What are the deferences between the penetration test and the vulnerability assessment ?
we have to know that there's a different types/categories of security assessments to assess the level of the security on any network resources in the organization, security assessment divided into three categories:
security audit, vulnerability assessments, penetration test.
1- Security audit: focus on the people and processes used to design, implement and manage security on a network.
2- Vulnerability assessment: is a basic type of security. It helps you in finding the weaknesses by scanning a network by using scanning tools, vulnerability scanners can test systems and network devices for exposure to common attacks.

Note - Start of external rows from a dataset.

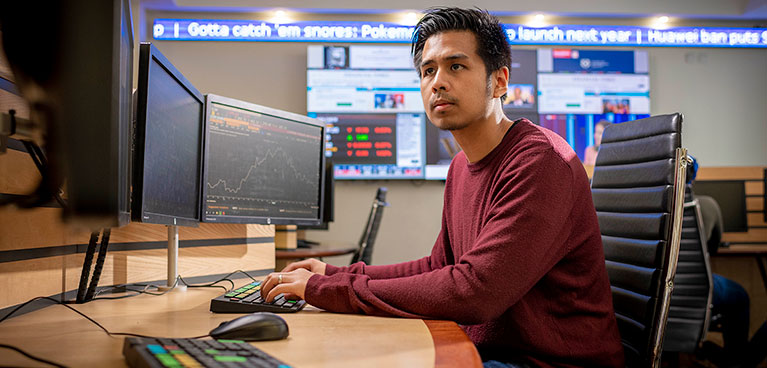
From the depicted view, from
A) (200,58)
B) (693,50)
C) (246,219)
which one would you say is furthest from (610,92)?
(246,219)

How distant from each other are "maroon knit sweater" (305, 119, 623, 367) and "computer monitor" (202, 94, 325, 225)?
1.96 feet

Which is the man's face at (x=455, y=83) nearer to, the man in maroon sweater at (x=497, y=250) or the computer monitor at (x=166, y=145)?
the man in maroon sweater at (x=497, y=250)

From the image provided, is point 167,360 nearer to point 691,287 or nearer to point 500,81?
Result: point 500,81

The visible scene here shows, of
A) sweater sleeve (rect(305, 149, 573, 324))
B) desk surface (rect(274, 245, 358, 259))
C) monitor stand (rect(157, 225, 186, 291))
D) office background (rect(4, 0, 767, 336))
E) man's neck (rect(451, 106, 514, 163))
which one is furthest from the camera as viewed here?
office background (rect(4, 0, 767, 336))

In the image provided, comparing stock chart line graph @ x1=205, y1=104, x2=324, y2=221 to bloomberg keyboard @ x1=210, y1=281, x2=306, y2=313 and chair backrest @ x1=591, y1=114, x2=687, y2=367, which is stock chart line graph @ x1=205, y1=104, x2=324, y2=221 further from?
chair backrest @ x1=591, y1=114, x2=687, y2=367

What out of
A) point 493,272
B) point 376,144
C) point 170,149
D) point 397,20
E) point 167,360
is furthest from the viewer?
point 397,20

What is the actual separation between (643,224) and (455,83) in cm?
57

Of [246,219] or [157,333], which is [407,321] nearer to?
[157,333]

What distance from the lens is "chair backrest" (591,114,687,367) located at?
47.2 inches

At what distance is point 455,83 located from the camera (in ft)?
4.24

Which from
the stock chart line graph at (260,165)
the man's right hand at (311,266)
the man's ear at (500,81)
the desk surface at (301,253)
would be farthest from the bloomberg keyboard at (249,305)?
the desk surface at (301,253)

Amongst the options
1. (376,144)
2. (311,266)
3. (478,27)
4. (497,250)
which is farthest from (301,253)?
(376,144)

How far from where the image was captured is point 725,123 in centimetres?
477

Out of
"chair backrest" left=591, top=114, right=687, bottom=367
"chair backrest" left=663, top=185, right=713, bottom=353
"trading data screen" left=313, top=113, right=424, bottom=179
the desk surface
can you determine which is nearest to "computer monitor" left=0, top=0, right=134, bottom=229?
"chair backrest" left=591, top=114, right=687, bottom=367
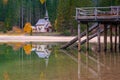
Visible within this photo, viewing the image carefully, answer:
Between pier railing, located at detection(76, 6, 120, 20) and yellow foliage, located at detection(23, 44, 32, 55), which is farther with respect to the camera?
yellow foliage, located at detection(23, 44, 32, 55)

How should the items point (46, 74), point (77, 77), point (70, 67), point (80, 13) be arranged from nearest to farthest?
point (77, 77) → point (46, 74) → point (70, 67) → point (80, 13)

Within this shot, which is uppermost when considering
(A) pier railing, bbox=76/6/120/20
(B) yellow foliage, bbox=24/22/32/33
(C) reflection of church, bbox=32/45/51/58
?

3- Penetration Test: also called “ethical hacking”, it's a process of evaluating the security of the network by trying all possible attacks like the real attack (hacker) does. As a pen-tester you will be limited by resources such as time, skilled resources and access to equipment as outlined in the penetration test agreement.
Penetration Testing goes beyond the vulnerability scanning in the category of security assessment. With the vulnerability scanning, you can always examine the security of the individual computers, network devices or applications but penetration test allows you to assess the security model of the network as a whole. Penetration test help you to reveal potential consequences of a real attacher breaking into the network to network administrators, IT managers and executives. Penetration test also reveals the security weaknesses that a typical vulnerability scanning misses.
Penetration test not only point out vulnerabilities, it will also document how the weaknesses can be exploit and how several minor vulnerabilities can be escalated by n attacker to compromise a computer or network.
Most Vulnerability assessment are carried out sloly based on software and cannot assess security that is not related to technology.